• [Work required]
Reproduce the lines from the line with "From among the options" to the line with "(0,236) → (96,160)", renaming "concrete base of building" to "concrete foundation" and leaving everything else unchanged.

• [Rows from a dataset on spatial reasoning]
************

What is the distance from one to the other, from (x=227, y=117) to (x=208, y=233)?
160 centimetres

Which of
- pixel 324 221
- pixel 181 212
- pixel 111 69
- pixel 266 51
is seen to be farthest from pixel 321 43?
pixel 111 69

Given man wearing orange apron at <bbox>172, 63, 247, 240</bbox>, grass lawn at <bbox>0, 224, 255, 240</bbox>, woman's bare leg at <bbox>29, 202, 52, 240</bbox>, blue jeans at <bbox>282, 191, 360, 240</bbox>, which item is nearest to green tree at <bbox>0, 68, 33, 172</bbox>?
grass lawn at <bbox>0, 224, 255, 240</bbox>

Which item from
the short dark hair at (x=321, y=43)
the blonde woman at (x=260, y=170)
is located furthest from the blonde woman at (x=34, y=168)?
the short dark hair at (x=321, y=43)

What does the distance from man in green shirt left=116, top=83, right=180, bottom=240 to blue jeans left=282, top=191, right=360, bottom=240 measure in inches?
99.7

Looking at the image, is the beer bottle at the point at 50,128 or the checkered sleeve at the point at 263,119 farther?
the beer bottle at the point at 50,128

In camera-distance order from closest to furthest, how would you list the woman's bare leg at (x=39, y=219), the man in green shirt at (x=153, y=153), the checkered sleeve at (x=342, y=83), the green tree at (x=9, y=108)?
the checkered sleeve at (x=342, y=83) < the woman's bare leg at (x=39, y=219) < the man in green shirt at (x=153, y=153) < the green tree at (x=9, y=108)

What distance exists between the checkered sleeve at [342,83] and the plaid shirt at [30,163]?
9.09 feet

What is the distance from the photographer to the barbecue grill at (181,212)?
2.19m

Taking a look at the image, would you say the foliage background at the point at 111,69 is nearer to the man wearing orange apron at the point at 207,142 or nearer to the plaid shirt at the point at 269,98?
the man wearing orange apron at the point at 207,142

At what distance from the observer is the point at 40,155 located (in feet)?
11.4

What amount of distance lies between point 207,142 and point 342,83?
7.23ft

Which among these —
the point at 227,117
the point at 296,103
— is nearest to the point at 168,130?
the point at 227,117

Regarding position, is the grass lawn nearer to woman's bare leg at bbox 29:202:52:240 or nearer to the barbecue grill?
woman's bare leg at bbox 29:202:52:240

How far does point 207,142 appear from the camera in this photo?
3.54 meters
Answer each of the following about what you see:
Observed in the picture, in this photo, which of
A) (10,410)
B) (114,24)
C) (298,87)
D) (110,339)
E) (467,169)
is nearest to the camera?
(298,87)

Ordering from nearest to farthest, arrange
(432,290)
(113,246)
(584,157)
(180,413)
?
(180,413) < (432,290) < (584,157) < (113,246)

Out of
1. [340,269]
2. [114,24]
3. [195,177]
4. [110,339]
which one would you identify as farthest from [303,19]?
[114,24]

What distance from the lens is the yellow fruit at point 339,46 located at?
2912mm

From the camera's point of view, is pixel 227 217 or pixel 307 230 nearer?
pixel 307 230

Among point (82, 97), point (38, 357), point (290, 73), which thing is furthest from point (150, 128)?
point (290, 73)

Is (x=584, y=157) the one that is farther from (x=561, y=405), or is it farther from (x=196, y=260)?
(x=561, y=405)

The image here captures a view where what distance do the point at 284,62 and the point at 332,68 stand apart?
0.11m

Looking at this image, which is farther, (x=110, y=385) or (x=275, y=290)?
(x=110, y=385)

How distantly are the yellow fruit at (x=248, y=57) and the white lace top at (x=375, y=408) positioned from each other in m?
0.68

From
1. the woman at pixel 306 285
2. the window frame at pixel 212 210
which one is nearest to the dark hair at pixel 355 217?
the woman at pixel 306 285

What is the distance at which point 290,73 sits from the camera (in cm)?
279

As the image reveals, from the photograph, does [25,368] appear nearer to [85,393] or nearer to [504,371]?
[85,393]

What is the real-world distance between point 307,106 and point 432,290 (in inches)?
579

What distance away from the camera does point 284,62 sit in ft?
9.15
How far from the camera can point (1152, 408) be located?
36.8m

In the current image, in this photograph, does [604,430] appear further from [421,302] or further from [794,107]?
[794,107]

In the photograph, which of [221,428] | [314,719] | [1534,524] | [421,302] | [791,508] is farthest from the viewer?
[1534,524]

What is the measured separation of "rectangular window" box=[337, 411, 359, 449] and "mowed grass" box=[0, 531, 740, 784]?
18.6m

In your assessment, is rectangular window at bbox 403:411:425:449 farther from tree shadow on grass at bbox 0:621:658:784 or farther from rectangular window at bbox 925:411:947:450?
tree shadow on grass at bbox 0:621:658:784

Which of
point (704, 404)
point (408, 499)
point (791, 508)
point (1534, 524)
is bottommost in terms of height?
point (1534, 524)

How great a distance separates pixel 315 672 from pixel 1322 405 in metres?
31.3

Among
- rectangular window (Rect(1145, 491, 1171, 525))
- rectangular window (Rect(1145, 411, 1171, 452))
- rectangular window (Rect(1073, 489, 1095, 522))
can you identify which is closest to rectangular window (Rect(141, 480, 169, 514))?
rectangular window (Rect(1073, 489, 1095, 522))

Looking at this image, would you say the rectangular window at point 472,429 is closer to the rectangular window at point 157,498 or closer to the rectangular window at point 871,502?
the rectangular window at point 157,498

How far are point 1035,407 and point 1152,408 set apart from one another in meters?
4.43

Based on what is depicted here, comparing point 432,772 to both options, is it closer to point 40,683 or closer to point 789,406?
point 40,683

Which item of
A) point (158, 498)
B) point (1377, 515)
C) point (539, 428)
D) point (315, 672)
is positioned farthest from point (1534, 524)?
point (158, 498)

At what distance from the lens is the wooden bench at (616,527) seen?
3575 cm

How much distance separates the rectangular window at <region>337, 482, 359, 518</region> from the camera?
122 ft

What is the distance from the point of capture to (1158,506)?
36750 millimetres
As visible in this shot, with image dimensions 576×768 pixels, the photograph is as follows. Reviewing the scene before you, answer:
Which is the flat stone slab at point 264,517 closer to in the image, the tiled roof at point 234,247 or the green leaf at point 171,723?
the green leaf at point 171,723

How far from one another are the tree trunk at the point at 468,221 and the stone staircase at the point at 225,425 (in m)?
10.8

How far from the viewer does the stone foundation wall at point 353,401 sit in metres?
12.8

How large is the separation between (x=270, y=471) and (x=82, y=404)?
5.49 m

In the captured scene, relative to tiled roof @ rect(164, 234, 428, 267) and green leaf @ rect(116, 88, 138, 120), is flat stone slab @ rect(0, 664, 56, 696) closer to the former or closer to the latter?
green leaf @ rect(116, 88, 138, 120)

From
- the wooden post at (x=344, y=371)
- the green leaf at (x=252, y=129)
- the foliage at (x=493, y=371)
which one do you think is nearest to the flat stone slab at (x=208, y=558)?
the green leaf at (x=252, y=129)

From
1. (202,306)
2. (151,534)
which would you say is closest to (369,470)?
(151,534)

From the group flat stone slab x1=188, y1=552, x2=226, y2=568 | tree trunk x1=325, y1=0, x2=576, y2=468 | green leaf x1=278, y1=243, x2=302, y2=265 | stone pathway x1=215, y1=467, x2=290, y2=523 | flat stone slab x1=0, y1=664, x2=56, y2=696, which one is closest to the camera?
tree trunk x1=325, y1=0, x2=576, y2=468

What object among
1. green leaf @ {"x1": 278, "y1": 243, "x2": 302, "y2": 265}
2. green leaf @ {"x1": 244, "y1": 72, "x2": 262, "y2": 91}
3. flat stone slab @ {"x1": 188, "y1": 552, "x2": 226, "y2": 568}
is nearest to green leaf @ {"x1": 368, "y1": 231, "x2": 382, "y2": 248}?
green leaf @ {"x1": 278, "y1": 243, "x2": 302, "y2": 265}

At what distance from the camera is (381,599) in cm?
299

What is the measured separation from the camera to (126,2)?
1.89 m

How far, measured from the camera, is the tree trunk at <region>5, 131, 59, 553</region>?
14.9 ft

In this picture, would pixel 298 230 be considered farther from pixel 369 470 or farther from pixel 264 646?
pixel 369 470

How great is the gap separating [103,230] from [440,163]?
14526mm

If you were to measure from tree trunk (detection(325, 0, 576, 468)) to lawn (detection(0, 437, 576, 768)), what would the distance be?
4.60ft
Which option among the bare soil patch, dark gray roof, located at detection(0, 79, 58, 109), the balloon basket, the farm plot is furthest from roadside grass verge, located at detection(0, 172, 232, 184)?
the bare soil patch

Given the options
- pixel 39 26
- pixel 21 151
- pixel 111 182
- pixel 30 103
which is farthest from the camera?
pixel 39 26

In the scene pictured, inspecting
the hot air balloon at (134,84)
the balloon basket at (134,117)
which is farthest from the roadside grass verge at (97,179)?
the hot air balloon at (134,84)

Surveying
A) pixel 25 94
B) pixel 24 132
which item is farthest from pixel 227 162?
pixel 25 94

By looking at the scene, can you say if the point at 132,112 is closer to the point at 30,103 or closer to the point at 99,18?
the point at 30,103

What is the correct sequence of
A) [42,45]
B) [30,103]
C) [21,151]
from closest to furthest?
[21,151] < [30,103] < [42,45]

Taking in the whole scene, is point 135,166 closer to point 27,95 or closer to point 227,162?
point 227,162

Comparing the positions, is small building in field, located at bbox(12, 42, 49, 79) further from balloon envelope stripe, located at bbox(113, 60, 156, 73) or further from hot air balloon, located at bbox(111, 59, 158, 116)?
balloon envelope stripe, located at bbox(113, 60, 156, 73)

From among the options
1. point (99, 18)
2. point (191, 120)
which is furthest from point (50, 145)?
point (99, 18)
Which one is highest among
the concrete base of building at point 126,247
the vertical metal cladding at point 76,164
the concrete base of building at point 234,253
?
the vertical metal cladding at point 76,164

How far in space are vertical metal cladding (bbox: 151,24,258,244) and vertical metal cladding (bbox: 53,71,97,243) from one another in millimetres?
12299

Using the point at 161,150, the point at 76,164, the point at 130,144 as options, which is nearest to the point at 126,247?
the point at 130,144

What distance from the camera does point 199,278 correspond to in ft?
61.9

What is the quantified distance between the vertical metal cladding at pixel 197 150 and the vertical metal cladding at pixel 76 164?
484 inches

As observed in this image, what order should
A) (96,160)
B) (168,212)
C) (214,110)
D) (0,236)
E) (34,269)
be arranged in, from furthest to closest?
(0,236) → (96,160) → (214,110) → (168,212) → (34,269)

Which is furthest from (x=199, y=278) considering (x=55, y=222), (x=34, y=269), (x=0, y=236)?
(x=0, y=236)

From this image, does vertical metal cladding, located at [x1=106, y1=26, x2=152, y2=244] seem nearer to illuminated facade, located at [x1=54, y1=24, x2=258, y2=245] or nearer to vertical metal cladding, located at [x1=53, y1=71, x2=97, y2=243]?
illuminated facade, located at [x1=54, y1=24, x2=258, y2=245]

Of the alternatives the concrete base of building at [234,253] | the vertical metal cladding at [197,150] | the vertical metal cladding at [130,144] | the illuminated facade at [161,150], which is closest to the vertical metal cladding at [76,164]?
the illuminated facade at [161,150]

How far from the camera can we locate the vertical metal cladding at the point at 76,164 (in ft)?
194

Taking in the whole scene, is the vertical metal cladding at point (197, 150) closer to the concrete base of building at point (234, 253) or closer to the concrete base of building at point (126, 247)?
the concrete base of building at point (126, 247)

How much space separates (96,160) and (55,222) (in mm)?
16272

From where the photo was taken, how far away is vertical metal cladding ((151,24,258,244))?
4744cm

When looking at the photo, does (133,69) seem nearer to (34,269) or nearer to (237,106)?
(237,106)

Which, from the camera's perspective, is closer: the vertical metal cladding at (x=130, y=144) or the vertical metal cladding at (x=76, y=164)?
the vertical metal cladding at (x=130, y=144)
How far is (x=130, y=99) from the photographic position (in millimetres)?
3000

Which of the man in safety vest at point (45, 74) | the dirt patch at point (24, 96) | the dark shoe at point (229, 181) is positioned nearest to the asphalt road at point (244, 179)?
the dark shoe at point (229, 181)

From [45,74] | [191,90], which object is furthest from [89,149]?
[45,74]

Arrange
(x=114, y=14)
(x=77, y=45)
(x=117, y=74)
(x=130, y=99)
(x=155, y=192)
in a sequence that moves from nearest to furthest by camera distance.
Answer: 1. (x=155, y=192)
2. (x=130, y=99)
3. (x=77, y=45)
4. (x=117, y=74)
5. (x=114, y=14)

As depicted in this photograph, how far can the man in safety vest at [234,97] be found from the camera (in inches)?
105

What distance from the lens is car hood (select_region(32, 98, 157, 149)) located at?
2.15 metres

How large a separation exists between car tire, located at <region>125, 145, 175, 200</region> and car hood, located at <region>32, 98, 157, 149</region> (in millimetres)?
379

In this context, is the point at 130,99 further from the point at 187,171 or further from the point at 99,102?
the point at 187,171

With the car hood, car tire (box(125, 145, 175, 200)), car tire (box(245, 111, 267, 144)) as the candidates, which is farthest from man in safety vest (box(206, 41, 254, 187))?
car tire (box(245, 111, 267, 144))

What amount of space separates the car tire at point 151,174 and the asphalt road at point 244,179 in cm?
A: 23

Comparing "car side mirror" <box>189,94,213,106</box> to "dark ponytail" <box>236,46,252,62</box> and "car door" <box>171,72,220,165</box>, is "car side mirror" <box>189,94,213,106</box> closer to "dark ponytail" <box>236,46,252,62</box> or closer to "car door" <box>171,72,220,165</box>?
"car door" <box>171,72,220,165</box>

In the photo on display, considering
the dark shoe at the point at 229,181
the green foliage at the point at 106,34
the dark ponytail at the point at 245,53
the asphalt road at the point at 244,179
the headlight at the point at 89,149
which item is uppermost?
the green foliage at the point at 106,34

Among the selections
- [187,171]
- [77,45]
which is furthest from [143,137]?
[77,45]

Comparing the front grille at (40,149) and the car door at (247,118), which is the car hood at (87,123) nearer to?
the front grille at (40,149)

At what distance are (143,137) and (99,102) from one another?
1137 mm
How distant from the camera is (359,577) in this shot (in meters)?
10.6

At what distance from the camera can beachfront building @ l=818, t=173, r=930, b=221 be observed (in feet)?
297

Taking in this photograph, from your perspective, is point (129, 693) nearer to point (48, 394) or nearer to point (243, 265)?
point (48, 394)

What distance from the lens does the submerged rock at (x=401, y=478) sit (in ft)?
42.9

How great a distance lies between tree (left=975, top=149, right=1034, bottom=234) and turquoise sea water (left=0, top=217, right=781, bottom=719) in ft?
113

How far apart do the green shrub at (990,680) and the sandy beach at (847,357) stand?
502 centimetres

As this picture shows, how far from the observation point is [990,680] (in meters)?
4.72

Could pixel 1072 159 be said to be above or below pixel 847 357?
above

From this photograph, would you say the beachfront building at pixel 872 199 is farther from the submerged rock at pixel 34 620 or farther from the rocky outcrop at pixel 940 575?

************

• [Task answer]
From among the options
1. point (99, 18)
2. point (191, 120)
which is furthest from point (50, 145)?
point (99, 18)
Which one is highest among
the concrete foundation at point 126,247
the vertical metal cladding at point 76,164
the concrete foundation at point 234,253
?
the vertical metal cladding at point 76,164

How far in space are vertical metal cladding (bbox: 151,24,258,244) and vertical metal cladding (bbox: 53,71,97,243) from one another in millimetres?
12299

Using the point at 161,150, the point at 76,164, the point at 130,144 as options, which is nearest to the point at 126,247?
the point at 130,144

What distance from the camera does point 199,278 correspond to in ft?
61.9

What is the quantified distance between the vertical metal cladding at pixel 197 150 and the vertical metal cladding at pixel 76 164?
484 inches

As observed in this image, what order should
A) (96,160)
B) (168,212)
C) (214,110)
D) (0,236)
E) (34,269)
be arranged in, from furthest to closest?
(0,236) → (96,160) → (214,110) → (168,212) → (34,269)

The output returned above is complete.